Sunday, May 18, 2014

Scientists Condemned For Political Bias On Climate Change

5/18/2014
The CRU graph. Note that it is calibrated in tenths of a degree Celsius and that even that tiny amount of warming started long before the late 20th century. The horizontal line is totally arbitrary, just a visual trick. The whole graph would be a horizontal line if it were calibrated in whole degrees -- thus showing ZERO warming

If you doubt global warming you should be

The journal says the Bengtsson paper was rejected on academic grounds.  It would be interesting to see the actual reviewer reports to see just what those "academic" grounds were.  I'll have a bet that they were very shallow.  But given compulsive Warmist secrecy,  I doubt that we will ever see that.  "Hiding" things is essential to their modus operandi

Climate scientists who vilified a colleague for advising a think-tank are “blind to their own biases”, according to a former senior member of the UN’s climate change advisory body.

Mike Hulme, professor of climate and culture at King’s College London, condemned fellow scientists for “harassing” Lennart Bengtsson, and gave warning that climate science had become too political.

Professor Bengtsson resigned this week from the academic advisory council of the Global Warming Policy Foundation, a climate sceptic think-tank, after being subjected to what he described as McCarthy-style pressure from fellow academics.
Professor Hulme, who helped to lead the team that produced the Intergovernmental Panel on Climate Change’s 2001 report, last night broke ranks within the climate science community to defend Professor Bengtsson.

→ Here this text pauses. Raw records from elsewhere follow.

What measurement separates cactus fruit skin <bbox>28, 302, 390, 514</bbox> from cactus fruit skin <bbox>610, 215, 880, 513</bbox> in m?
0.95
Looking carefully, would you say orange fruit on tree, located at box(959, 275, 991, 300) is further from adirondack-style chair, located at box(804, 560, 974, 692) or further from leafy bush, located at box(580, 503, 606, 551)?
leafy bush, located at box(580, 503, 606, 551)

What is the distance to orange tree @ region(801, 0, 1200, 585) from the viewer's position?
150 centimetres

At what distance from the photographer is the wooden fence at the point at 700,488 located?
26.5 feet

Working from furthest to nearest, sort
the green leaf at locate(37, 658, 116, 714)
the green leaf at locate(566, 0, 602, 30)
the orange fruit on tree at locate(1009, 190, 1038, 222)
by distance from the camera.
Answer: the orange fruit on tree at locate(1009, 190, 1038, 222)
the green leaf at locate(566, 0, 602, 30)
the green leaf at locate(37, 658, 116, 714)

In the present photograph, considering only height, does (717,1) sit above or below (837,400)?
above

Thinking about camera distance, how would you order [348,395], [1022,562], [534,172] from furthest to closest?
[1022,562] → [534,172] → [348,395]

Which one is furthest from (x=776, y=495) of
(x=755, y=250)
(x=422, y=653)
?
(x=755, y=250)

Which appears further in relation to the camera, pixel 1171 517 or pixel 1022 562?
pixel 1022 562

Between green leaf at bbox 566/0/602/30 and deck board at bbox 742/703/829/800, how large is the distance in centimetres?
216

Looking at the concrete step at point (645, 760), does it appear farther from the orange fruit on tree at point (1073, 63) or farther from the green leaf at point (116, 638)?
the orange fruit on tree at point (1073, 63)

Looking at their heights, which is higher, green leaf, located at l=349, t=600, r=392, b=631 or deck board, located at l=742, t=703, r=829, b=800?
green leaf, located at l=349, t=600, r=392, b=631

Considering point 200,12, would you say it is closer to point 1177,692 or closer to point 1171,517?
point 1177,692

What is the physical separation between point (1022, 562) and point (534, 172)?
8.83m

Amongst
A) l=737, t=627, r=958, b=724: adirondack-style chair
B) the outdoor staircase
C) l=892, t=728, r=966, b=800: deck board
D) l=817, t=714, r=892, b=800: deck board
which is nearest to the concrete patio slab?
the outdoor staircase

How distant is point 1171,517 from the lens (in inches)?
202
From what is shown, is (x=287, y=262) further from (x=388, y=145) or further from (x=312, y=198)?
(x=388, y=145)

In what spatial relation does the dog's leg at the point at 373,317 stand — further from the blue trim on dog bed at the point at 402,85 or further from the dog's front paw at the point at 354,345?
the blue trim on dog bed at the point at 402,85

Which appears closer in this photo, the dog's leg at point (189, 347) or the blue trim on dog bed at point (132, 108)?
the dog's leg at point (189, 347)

He condemned climate scientists who “believe it’s their role to pass public judgment on whether a scientific colleague should offer advice to political, public or a campaigning organisations and to harass that scientist until they ‘fall into line’.”

He added that the episode said much about how politicised climate science had become and “how some scientists remain blind to their own biases”.

An academic journal yesterday defended its decision to reject a paper co-authored by Professor Bengtsson and four other leading climate scientists. The paper suggested that the climate might be much less sensitive to greenhouse gases than had been claimed by the IPCC in its report last September. An anonymous reviewer for Environmental Research Letters recommended rejecting the paper and described it as “harmful” because climate sceptics could use it to argue their case.

Nicola Gulley, editorial director at IOP Publishing, which publishes the online journal, said that the rejection was based solely on editorial standards. “The referees selected to review this paper were of the highest calibre and are respected members of the international science community,” she said. IOP declined to name the reviewer.

Joanna Haigh, co-director of the Grantham Institute at Imperial College London, said that external pressure on climate scientists had polarised the debate over global warming into “us and them” camps. “It is regrettable that perceived political stances on the climate issue are apparently so affecting academic activity,” she said.

In a statement last night issued via the University of Reading, where he is a research fellow, Professor Bengtsson said: “I am worried by a wider trend that science is gradually being influenced by political views. Policy decisions need to be based on solid fact.”